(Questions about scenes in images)
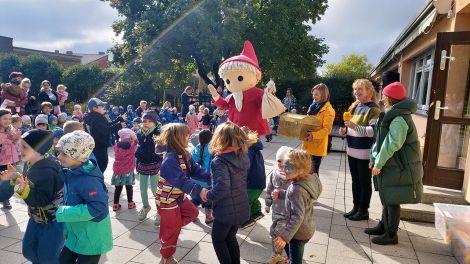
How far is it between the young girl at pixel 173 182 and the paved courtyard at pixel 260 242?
1.30 feet

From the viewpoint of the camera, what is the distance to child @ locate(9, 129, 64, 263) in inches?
103

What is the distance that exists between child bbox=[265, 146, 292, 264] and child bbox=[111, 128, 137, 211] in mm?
2338

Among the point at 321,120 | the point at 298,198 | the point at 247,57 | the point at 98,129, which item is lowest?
the point at 298,198

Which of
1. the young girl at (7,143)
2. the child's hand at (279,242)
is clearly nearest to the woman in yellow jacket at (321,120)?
the child's hand at (279,242)

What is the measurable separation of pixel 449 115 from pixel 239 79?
325 cm

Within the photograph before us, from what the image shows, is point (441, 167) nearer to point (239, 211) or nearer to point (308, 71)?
point (239, 211)

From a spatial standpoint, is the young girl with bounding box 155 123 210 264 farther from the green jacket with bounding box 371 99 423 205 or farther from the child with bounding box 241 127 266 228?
the green jacket with bounding box 371 99 423 205

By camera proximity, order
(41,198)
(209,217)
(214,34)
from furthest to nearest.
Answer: (214,34)
(209,217)
(41,198)

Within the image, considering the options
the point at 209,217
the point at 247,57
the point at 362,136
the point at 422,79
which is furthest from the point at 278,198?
the point at 422,79

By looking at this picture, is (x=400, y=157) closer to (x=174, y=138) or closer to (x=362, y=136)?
(x=362, y=136)

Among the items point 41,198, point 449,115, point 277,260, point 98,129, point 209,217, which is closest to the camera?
point 41,198

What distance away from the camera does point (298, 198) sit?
9.45ft

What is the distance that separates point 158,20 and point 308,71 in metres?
9.77

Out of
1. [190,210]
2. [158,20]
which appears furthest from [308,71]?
[190,210]
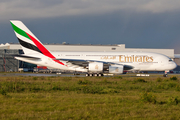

» Stated problem: Can you write out all of the lines above again, substituting "little girl" for "young girl" everywhere it occurs and keeping everything else the same? Leave the pictures out of your answer.

» Written answer:
How far is it between the little girl at pixel 173 182 and the paved courtyard at pixel 260 242?
1.30 feet

From the viewpoint of the camera, what is the distance to child @ locate(9, 129, 64, 263) in inches?
103

What is the distance that exists between child bbox=[265, 146, 292, 264] and child bbox=[111, 128, 137, 211] in mm?
2338

Among the point at 321,120 | the point at 298,198 | the point at 247,57 | the point at 98,129, which item is lowest?
the point at 298,198

Which of
1. the little girl at (7,143)
2. the child's hand at (279,242)
is clearly nearest to the woman in yellow jacket at (321,120)?
the child's hand at (279,242)

What is the measurable separation of pixel 449 115 from pixel 239 79?
325 cm

Within the photograph before us, from what the image shows, is point (441, 167) nearer to point (239, 211) or nearer to point (308, 71)?
point (239, 211)

From a spatial standpoint, is the little girl with bounding box 155 123 210 264 farther from the green jacket with bounding box 371 99 423 205 or farther from the child with bounding box 241 127 266 228?
the green jacket with bounding box 371 99 423 205

By camera proximity, order
(41,198)
(209,217)
(214,34)
from furthest to nearest.
Answer: (214,34)
(209,217)
(41,198)

Within the image, considering the options
the point at 209,217
the point at 247,57
the point at 362,136
the point at 422,79
which is furthest from the point at 278,198?
the point at 422,79

By looking at this picture, is (x=400, y=157) closer to (x=174, y=138) or closer to (x=362, y=136)?
(x=362, y=136)

Among the items point 41,198, point 449,115, point 277,260, point 98,129, point 209,217, which is closest to the camera?
point 41,198

What distance away from the camera does point (298, 198) sit?
9.45ft

What is the distance that separates point 158,20 and point 308,71 in metres?
9.77

Out of
1. [190,210]
2. [158,20]
which appears furthest from [308,71]?
[190,210]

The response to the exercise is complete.